Im letztzitierten Erkenntnis hat der Verwaltungsgerichtshof klargestellt, daß die mit einer Gutachtenserstattung verbundene Einräumung eines Werknutzungsrechtes oder einer Werknutzungsbewilligung die Begünstigung des § 38 Abs. 4 Einkommensteuergesetz 1972 nur dann nach sich zieht, wenn es nach den Verwertungsarten der §§ 14 bis 18 Urheberrechtsgesetz überhaupt Einkünfte aus der Verwertung von Urheberrechten sind, die der Steuerpflichtige erzielt, ein Tatbestandsmerkmal, das in wirtschaftlicher Betrachtungsweise beurteilt werden muß. Es muß sich danach bei Betrachtung des wahren wirtschaftlichen Gehalts um Einkünfte handeln, die für die Verwertung des Urheberrechts zugeflossen sind. Wenn einer für die Werknutzung (Verbreitung) vereinbarten Honorierung kein eigenes wirtschaftliches Gewicht beizumessen ist, geht ein solches Honorar im Entgelt für das Gutachten unter, so daß von Einkünften aus der Verwertung von Urheberrechten nicht gesprochen werden kann. Demgegenüber ist bei ausschließlich zur Verbreitung bestimmten Werkstücken, deren Gegenstand neben dem allgemeinen Interesse des Werknutzungsberechtigten am Absatz des Werkes Sonderinteressen seinerseits nicht berührt, eine Abspaltung eines der Begünstigung des § 38 Abs. 4 EStG 1972 nicht unterliegenden Entgeltanteiles für das Werkstück nicht zulässig.

Im vorliegenden Fall hat der Beschwerdeführer geltend gemacht, daß die von ihm erstatteten Gutachten einzig zu dem Zweck in Auftrag gegeben worden waren, Grundlage für die darauf aufbauenden Texte der Fach- und Gebrauchsinformationen über bestimmte Arzneimittel zur Erfüllung der im Arzneimittelgesetz getroffenen Anordnungen zu bieten. Daneben bestehende Sonderinteressen der Auftraggeber am Inhalt der Gutachten hätten nicht vorgelegen.

Wäre dem so, hätte der Beschwerdeführer die Begünstigung des § 38 Abs. 4 Einkommensteuergesetz 1972 für diese Einkünfte mit Recht für sich in Anspruch genommen, weil davon auszugehen wäre, daß der fiktive Entgeltanteil für die bloß als Grundlage der zu verbreitenden Texte anzusehenden Gutachtensausführungen im Werknutzungsentgelt aufgingen.

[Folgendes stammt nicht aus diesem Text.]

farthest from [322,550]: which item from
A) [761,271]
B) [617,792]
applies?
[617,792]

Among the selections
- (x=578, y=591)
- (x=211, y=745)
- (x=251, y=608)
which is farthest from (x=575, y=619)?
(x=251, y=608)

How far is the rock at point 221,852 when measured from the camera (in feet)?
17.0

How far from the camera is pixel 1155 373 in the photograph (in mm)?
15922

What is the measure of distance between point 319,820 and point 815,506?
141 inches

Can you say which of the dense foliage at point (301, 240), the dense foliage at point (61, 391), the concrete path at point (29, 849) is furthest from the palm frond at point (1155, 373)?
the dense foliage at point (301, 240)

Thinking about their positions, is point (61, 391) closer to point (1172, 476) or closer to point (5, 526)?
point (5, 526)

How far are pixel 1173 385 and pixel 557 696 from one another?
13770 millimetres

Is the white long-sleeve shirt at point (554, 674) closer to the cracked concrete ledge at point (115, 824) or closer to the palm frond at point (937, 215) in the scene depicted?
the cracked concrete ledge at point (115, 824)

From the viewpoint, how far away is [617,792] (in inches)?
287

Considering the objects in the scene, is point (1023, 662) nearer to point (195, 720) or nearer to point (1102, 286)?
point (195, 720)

Der belangten Behörde, die dem Standpunkt des Beschwerdeführers mit der Feststellung von Sonderinteressen der Auftraggeber entgegengetreten ist, muß eine Verletzung ihrer sie nach § 115 Abs. 1 BAO treffenden Obliegenheiten vorgeworfen werden. Die belangte Behörde hat ihre Auffassung von der Trennbarkeit der vom Beschwerdeführer seinen Auftraggebern gegenüber erbrachten Leistungen zunächst damit begründet, daß die in den Stellungnahmen der Auftraggeber zu beobachtende sprachliche Trennung von Gutachten einerseits und Gebrauchsinformationen andererseits den Schluß darauf erlaube, daß die Auftraggeber selbst zwischen beiden Tätigkeiten zu unterscheiden gewußt hätten. Nun kann der Verwaltungsgerichtshof die Stichhältigkeit dieser Begründung schon deswegen nicht überprüfen, weil die von der belangten Behörde interpretierten Stellungnahmen in den vorgelegten Verwaltungsakten nicht einliegen. Darüber hinaus überzeugt der von der belangten Behörde gezogene Schluß aus der von den Auftraggebern getroffenen Wortwahl deswegen nicht, weil die vom Beschwerdeführer ohnehin eingeräumte Unterteilung der Texte in Gutachten und Gebrauchs- und Fachinformationen über die allein maßgebliche wirtschaftliche Bedeutung der den unbestrittenermaßen zur Verbreitung bestimmten Texten vorausgehenden Gutachtensausführungen für die Auftraggeber nichts aussagt.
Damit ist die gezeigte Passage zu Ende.